*PROBLEM TO WORK ON*: Can you copy the data word for word, from the line with "How far from" up to and including the final line of the data, omitting any pictures?

*PROVIDED ENTRIES*:
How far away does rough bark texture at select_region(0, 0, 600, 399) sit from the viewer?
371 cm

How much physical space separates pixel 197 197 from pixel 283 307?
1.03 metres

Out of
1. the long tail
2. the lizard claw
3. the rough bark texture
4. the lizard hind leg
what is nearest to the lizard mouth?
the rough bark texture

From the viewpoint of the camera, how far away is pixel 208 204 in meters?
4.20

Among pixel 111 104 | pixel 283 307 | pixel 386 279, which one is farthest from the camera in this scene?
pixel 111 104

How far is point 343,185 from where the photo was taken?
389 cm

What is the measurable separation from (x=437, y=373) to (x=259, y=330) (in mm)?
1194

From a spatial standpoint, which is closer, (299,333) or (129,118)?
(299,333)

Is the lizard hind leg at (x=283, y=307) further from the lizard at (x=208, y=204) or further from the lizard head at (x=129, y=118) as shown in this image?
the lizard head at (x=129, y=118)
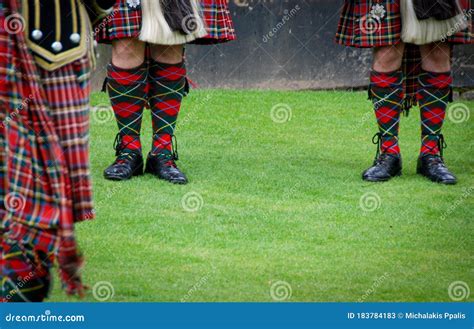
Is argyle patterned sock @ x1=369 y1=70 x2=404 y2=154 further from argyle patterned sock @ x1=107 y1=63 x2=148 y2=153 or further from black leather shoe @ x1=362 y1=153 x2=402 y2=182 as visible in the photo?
argyle patterned sock @ x1=107 y1=63 x2=148 y2=153

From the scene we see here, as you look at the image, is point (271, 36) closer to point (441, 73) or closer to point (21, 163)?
point (441, 73)

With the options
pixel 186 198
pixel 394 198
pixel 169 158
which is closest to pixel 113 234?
pixel 186 198

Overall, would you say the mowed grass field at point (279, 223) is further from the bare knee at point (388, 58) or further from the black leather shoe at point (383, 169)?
the bare knee at point (388, 58)

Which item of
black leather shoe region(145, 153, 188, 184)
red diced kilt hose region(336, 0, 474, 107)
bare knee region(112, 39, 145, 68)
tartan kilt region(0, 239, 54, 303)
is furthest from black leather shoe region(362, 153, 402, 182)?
tartan kilt region(0, 239, 54, 303)

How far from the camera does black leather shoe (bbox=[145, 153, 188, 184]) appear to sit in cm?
494

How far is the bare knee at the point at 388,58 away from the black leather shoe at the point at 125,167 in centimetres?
119

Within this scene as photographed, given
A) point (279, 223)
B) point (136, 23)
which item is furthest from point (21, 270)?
point (136, 23)

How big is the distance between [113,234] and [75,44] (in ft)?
5.14

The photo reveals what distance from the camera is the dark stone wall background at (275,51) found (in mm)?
7840

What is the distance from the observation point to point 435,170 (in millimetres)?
5125

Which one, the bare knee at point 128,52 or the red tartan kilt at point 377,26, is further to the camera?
the red tartan kilt at point 377,26

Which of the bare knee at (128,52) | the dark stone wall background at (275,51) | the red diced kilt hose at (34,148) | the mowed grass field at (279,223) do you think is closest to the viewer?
the red diced kilt hose at (34,148)

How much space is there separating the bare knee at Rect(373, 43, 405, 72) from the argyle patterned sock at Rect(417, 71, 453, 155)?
16 cm

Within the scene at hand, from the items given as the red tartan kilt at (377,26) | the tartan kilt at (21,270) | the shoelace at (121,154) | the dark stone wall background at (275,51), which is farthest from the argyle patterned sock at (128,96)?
the dark stone wall background at (275,51)
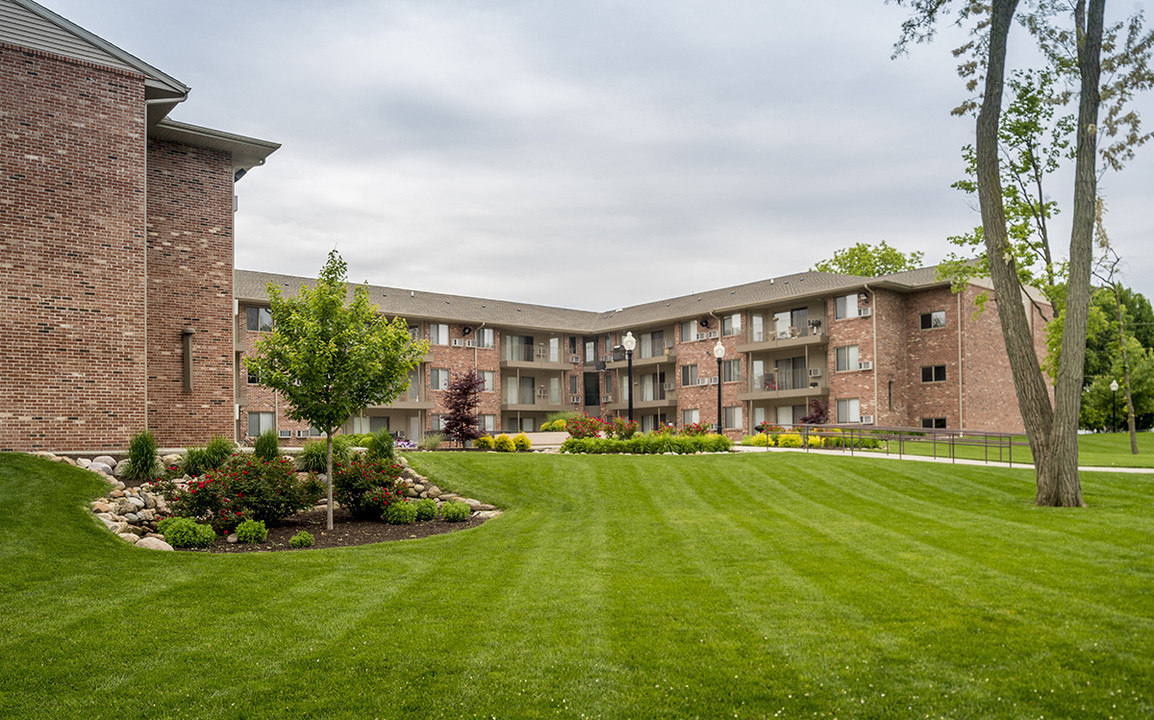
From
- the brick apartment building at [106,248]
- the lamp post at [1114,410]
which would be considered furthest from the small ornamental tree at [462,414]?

*TASK RESULT*:
How far from the camera does black leather shoe (bbox=[145, 153, 188, 184]) appear to sit in cm?
494

How far is the bare knee at the point at 388,58 away from the black leather shoe at the point at 125,167 in centimetres?
119

Within this scene as photographed, given
A) point (279, 223)
B) point (136, 23)
which item is furthest from point (21, 270)?
point (136, 23)

How big is the distance between [113,234] and [75,44] (in ft)?
5.14

The photo reveals what distance from the camera is the dark stone wall background at (275,51) found (in mm)?
7840

What is the distance from the observation point to point 435,170 (in millimetres)?
5125

Which one, the bare knee at point 128,52 or the red tartan kilt at point 377,26, is further to the camera?
the red tartan kilt at point 377,26

Which of the bare knee at (128,52) | the dark stone wall background at (275,51) | the red diced kilt hose at (34,148) | the mowed grass field at (279,223) do you think is closest to the viewer?
the red diced kilt hose at (34,148)

How much space is there separating the bare knee at Rect(373, 43, 405, 72) from the argyle patterned sock at Rect(417, 71, 453, 155)?
16 cm

Within the scene at hand, from the items given as the red tartan kilt at (377,26) | the tartan kilt at (21,270) | the shoelace at (121,154) | the dark stone wall background at (275,51), which is farthest from the argyle patterned sock at (128,96)?
the dark stone wall background at (275,51)
From
- the brick apartment building at [106,248]
- the lamp post at [1114,410]
which would be considered furthest from the small ornamental tree at [462,414]?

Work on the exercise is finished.